**EXERCISE INSTRUCTIONS**
Find every line in the records below that holds the word "site", and copy each one.

**DATA TO USE**

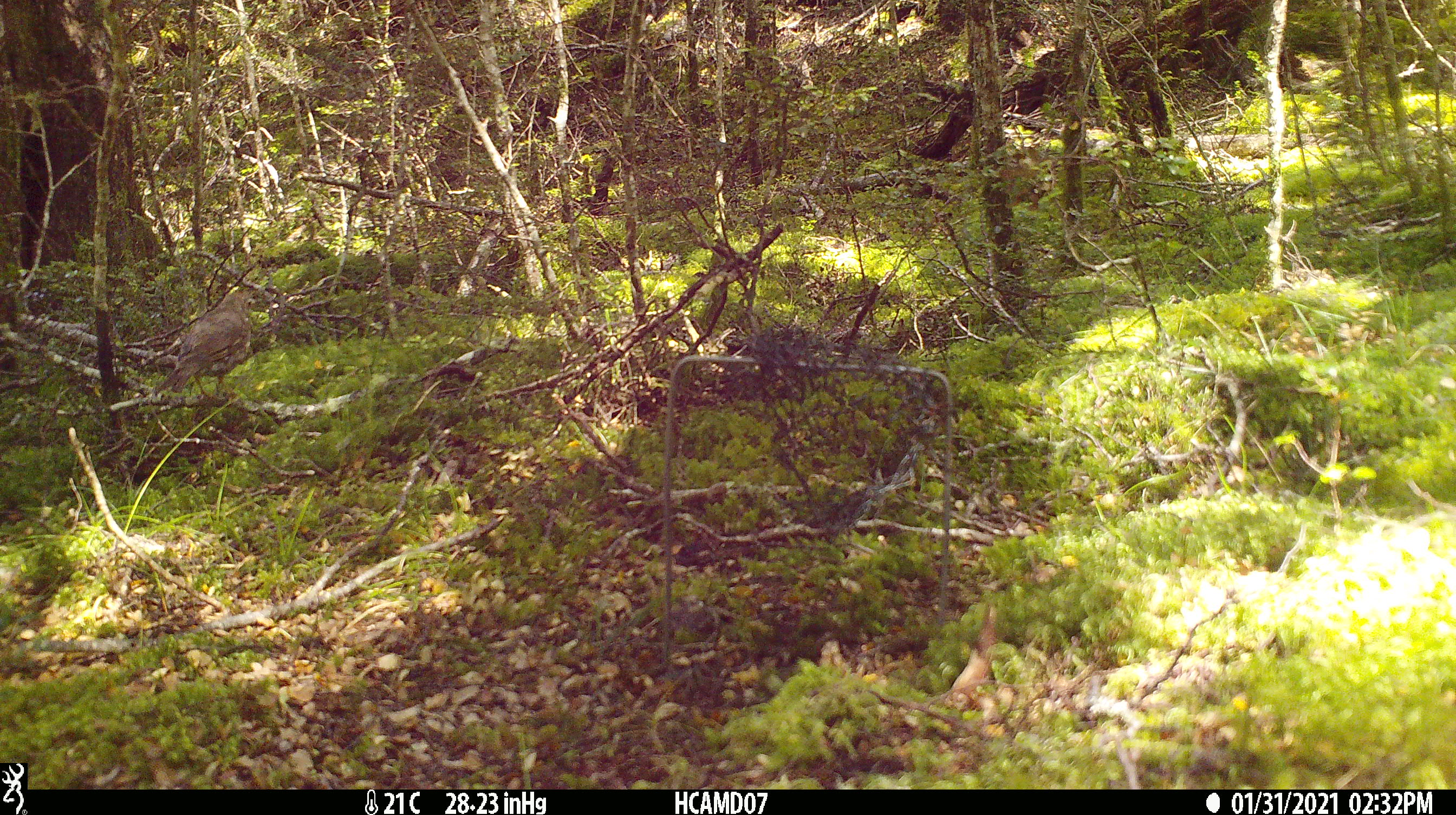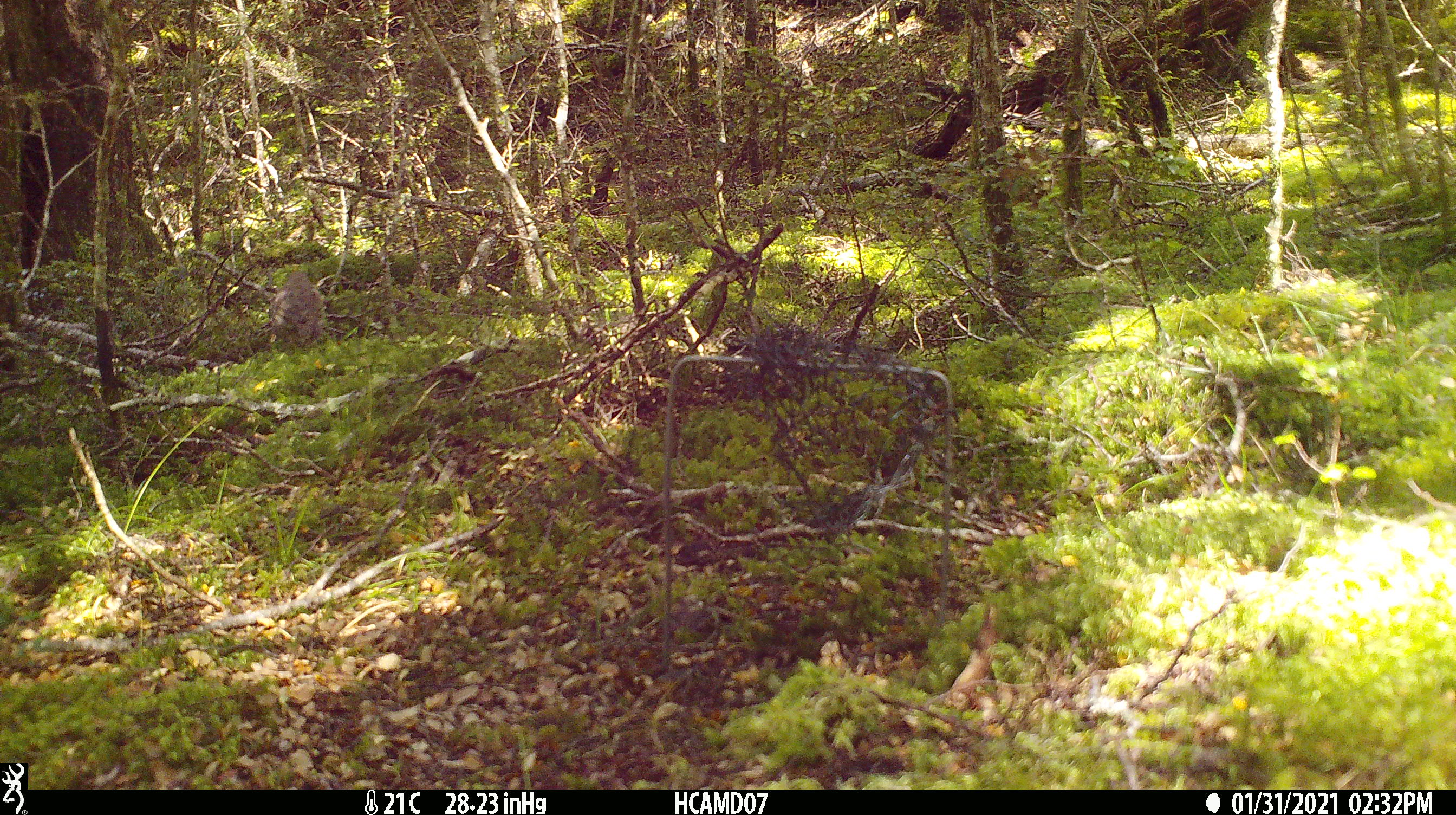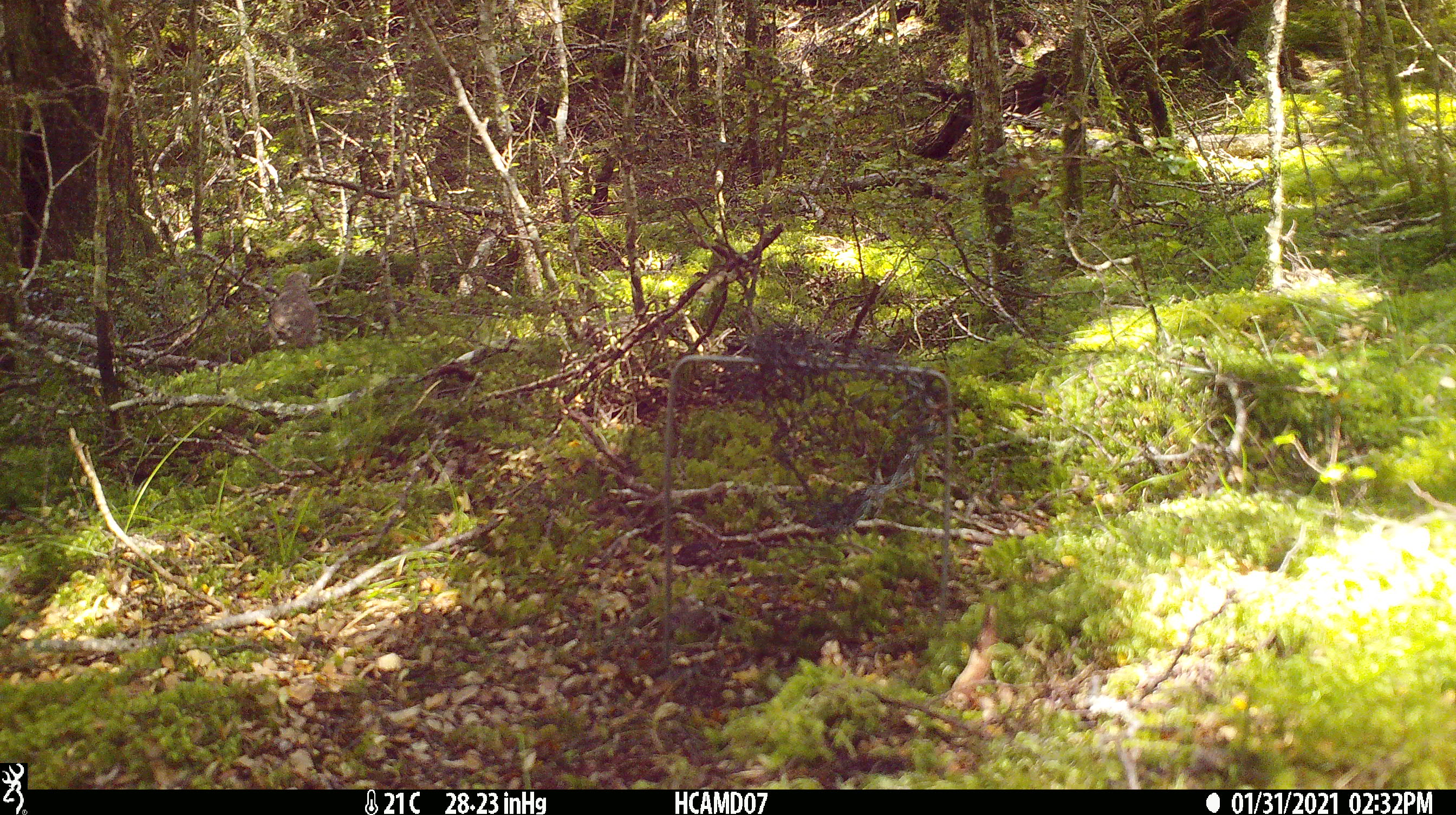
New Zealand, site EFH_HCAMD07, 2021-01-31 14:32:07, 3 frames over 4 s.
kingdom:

==

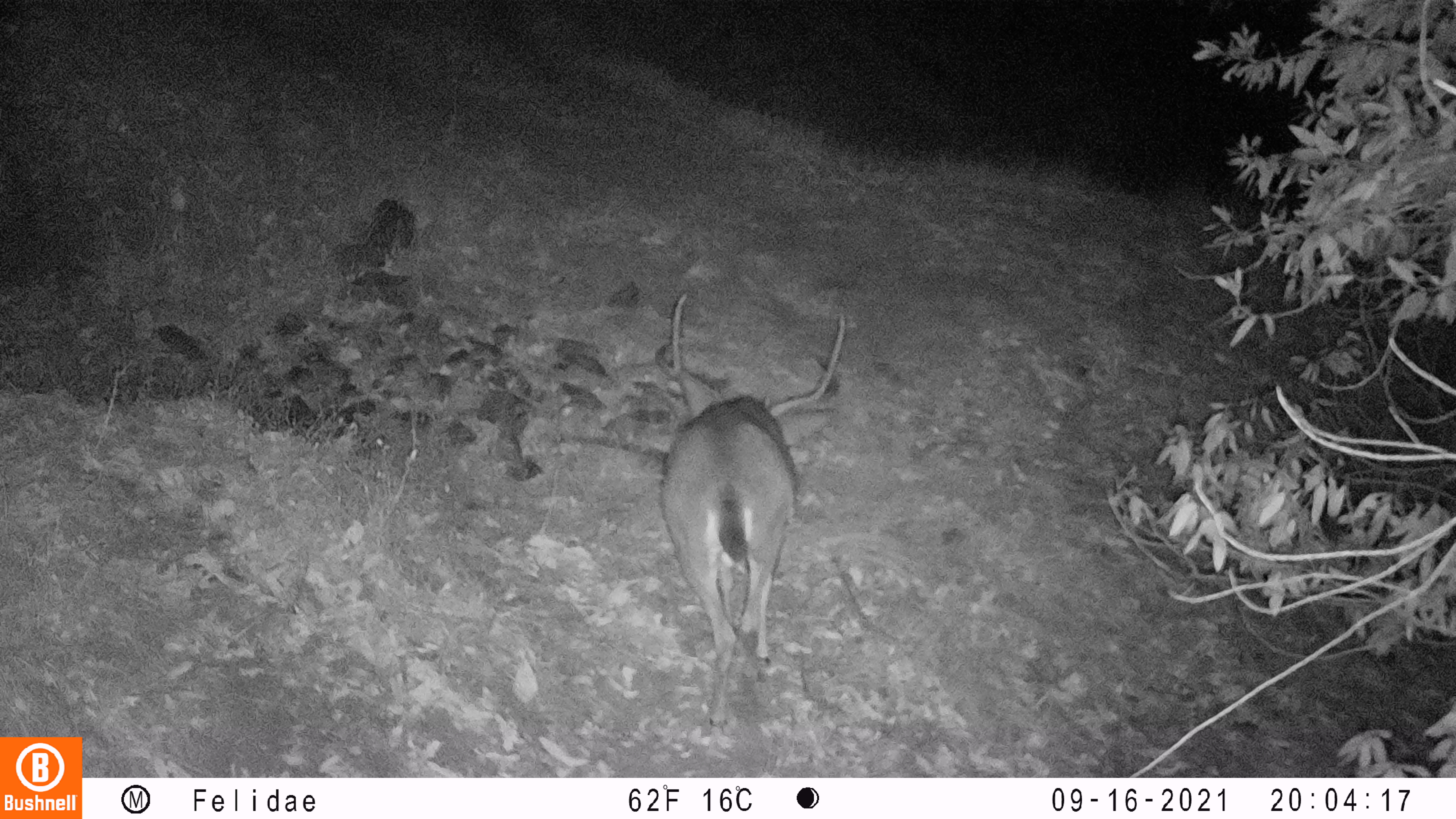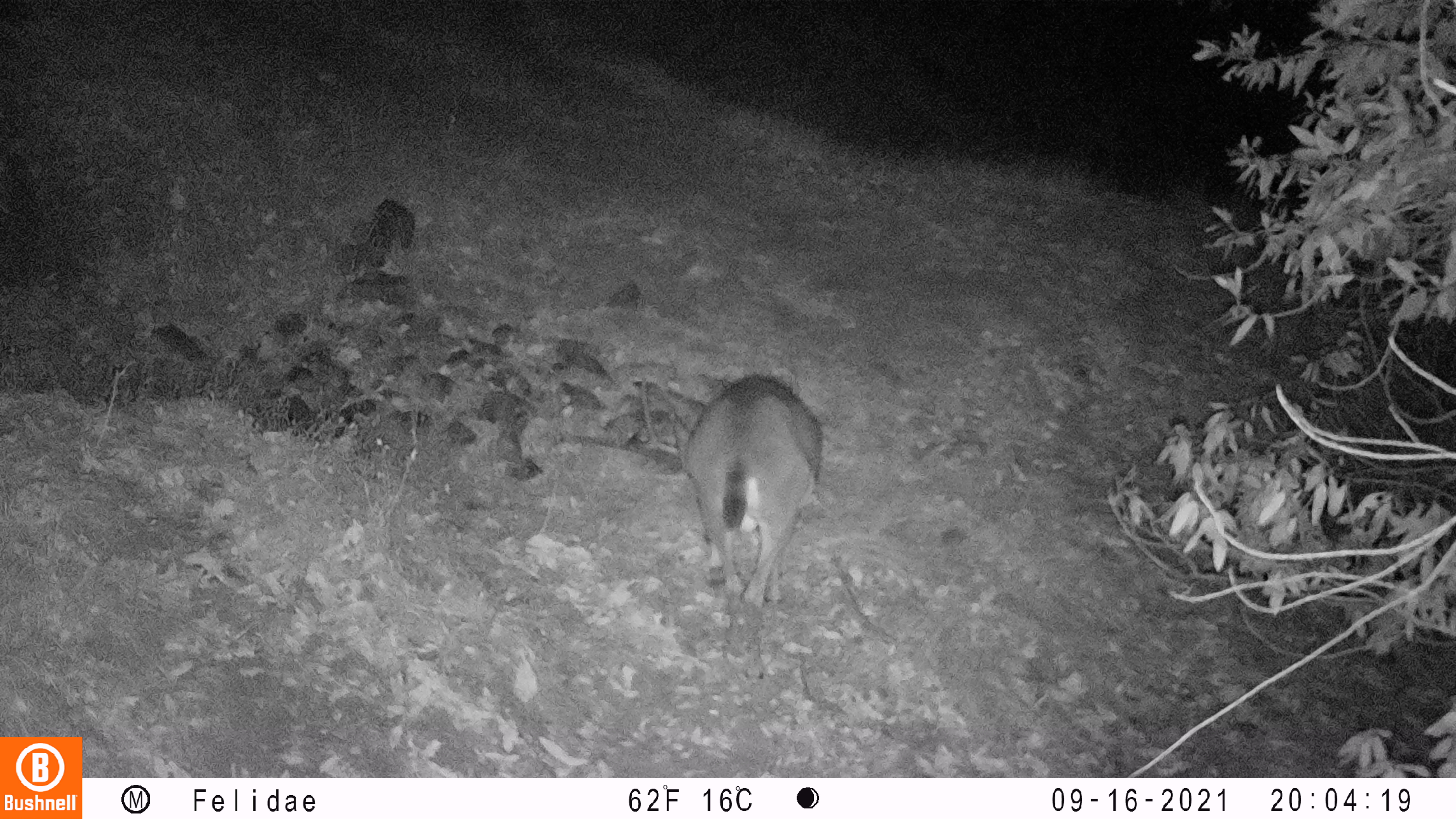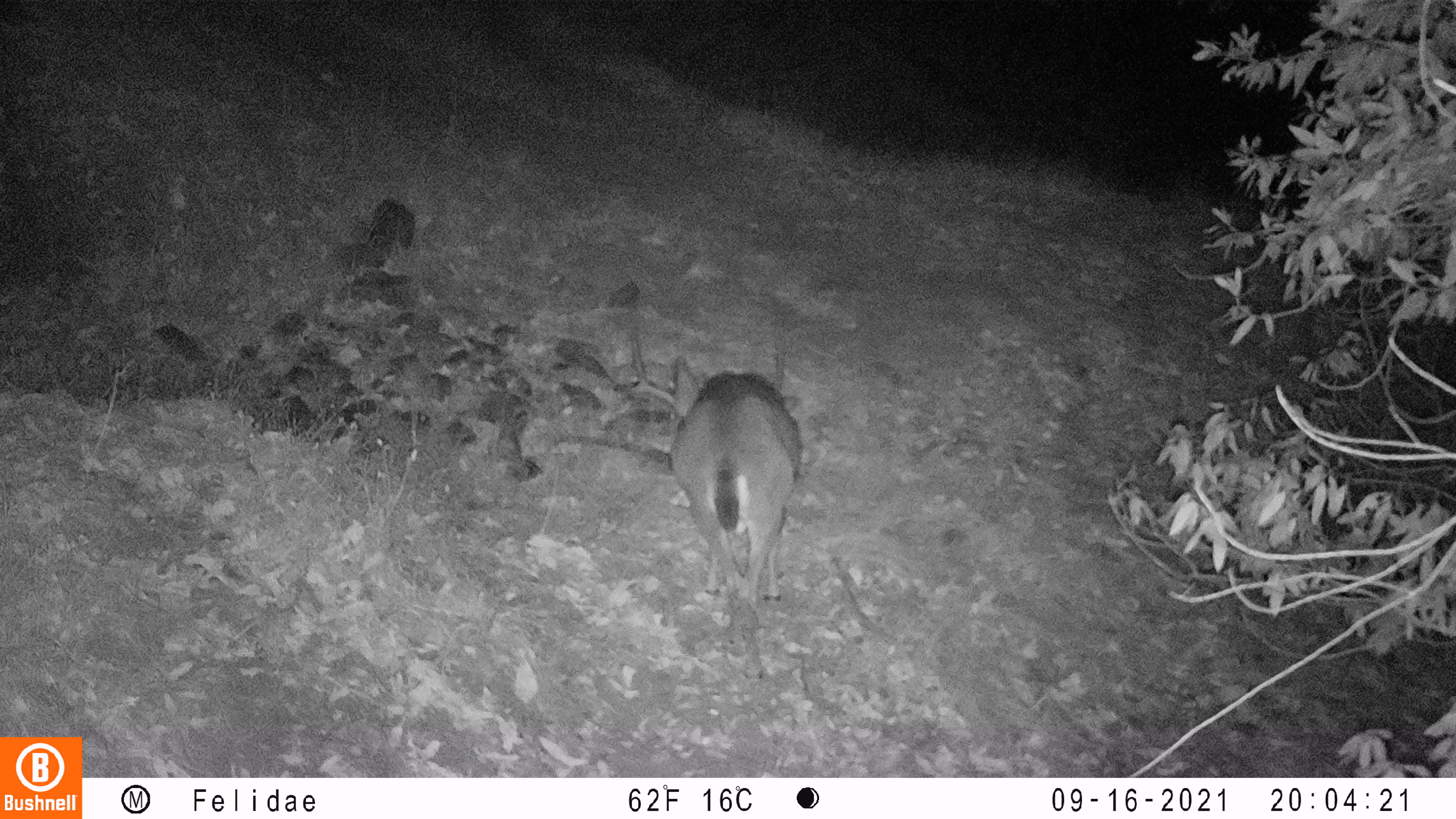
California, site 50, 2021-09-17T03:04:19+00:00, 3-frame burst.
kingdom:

**SOLUTION TO THIS PROBLEM**
New Zealand, site EFH_HCAMD07, 2021-01-31 14:32:07, 3 frames over 4 s.
California, site 50, 2021-09-17T03:04:19+00:00, 3-frame burst.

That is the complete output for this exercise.